Froome's Vuelta test bad for cycling, says Bardet

Chris Froome being asked to explain results from a test taken at this year's Vuelta a Espana is bad for cycling's reputation, according to Romain Bardet.

A urine sample supplied by Froome on September 7, following stage 18 of the Vuelta, showed a concentration of salbutamol that was double the World Anti-Doping Agency (WADA) threshold of 1,000 nanograms per millilitre (ng/ml).

Froome went on to claim a first Vuelta win, becoming the third man to secure the red jersey and the Tour de France in the same year.

Asthma medication salbutamol is permitted by WADA rules without the need for a therapeutic use exemption (TUE) when inhaled up to a limit of 1,600 micrograms over 24 hours. The adverse finding, confirmed through a test of the 32-year-old's B sample, does not necessarily constitute a break of the rules and Froome has not been hit with a provisional suspension.
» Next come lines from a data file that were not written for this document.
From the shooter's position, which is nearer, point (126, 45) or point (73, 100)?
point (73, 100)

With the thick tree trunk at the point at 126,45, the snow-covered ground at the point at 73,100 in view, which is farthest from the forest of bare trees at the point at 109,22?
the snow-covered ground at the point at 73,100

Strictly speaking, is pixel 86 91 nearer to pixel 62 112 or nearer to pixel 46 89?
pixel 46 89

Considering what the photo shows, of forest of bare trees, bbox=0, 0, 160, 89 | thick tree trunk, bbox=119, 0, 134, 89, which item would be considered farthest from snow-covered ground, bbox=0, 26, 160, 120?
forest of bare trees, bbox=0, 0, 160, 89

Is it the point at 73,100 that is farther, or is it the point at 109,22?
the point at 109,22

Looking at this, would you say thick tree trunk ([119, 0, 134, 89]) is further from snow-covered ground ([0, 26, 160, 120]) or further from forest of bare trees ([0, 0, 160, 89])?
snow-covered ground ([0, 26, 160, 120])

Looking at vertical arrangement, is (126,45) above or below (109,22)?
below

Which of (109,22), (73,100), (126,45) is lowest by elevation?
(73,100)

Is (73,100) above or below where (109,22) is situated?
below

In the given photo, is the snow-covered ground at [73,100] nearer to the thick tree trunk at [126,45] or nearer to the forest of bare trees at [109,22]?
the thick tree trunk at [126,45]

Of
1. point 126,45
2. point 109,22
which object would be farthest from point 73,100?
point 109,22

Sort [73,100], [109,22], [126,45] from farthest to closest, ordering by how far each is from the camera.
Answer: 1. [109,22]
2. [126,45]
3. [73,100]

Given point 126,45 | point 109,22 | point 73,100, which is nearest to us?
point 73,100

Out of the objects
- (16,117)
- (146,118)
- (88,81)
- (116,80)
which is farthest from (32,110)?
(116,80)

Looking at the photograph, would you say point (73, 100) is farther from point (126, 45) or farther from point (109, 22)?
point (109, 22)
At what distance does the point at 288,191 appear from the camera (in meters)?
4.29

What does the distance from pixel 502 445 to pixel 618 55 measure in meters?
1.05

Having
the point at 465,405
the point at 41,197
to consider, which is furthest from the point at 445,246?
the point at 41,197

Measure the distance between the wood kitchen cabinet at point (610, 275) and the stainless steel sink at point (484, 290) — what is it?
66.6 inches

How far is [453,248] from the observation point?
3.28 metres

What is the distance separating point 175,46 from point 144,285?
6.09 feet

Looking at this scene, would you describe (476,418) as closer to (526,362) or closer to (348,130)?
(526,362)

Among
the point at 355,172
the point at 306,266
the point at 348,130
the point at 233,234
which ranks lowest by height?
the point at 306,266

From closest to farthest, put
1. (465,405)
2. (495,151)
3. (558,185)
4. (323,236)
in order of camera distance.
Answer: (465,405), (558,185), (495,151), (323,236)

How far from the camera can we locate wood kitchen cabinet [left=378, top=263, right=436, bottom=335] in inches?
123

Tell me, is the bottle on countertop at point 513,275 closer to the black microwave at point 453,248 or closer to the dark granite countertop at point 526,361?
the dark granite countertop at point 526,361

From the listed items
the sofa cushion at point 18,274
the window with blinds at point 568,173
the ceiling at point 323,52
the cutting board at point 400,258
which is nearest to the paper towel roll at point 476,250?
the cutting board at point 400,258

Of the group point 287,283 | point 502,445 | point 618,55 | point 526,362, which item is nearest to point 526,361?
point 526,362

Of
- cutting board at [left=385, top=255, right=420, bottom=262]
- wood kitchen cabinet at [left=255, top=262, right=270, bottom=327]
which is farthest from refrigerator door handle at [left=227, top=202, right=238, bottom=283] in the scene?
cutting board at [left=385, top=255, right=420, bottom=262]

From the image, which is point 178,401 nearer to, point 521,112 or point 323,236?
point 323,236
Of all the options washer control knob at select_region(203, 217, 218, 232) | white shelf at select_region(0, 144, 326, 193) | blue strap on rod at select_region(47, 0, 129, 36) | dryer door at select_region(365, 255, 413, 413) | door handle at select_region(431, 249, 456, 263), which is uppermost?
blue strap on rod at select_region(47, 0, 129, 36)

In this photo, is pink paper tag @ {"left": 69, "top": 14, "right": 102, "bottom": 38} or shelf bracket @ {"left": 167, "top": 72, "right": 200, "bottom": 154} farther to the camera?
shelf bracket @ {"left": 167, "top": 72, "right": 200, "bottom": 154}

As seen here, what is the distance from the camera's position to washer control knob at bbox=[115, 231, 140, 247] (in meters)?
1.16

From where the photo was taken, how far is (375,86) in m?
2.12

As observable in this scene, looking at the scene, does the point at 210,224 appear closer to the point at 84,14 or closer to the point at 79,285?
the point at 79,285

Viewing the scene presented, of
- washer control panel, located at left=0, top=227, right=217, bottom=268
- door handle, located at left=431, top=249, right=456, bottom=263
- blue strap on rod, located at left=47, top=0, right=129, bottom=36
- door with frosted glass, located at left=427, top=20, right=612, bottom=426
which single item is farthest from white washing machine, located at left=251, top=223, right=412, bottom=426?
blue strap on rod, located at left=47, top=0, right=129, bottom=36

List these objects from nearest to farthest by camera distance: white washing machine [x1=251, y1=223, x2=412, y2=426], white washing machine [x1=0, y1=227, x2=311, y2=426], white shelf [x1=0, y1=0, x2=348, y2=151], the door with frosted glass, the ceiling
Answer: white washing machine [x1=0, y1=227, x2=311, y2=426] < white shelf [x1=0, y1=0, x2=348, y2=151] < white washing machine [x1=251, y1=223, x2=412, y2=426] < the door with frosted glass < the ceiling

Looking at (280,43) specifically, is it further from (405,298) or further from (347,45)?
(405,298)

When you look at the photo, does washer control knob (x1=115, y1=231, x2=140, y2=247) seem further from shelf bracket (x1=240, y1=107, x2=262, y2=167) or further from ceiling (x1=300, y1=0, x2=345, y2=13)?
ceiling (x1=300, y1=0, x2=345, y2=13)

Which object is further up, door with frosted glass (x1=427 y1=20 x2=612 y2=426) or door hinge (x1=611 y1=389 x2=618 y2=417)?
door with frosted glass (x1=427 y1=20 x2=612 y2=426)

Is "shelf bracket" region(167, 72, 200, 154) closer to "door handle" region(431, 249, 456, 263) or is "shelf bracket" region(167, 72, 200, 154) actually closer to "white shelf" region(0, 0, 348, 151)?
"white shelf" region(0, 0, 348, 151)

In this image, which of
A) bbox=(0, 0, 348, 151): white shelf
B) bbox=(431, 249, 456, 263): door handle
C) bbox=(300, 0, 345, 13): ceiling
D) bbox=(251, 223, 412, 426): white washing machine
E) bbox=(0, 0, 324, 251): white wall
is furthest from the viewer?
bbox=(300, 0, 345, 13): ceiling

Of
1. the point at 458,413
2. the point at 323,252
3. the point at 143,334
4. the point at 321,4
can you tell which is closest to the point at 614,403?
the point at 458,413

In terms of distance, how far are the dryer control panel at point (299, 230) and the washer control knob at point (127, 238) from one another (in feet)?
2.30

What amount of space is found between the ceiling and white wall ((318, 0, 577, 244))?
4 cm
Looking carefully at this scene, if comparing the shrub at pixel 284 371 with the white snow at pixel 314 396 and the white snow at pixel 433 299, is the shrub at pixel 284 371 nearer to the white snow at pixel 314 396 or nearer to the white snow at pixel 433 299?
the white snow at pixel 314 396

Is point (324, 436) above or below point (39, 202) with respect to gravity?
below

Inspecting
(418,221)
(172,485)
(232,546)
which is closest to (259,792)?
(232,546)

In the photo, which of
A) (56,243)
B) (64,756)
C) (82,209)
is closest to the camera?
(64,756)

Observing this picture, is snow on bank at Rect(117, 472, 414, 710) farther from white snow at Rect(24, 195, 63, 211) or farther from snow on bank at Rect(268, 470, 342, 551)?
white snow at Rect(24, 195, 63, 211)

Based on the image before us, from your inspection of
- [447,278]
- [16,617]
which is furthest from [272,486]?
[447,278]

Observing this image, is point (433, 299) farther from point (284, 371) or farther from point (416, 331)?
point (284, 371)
Froome has protested his innocence and has welcomed the UCI's decision to ask he and Team Sky for more information, but Bardet - who finished second and third behind the Brit in the past two Tours de France - believes the latest developments further damage the sport's already questionable credibility.

"This is not good news for cycling," he said. "Pretty much everyone gets hit by something like this, cycling's credibility first and foremost.

"We really could have done without it. It's not something anyone can rejoice about.

"Let's hope that a swift and objective probe can clarify the facts and leave no doubts about what happened."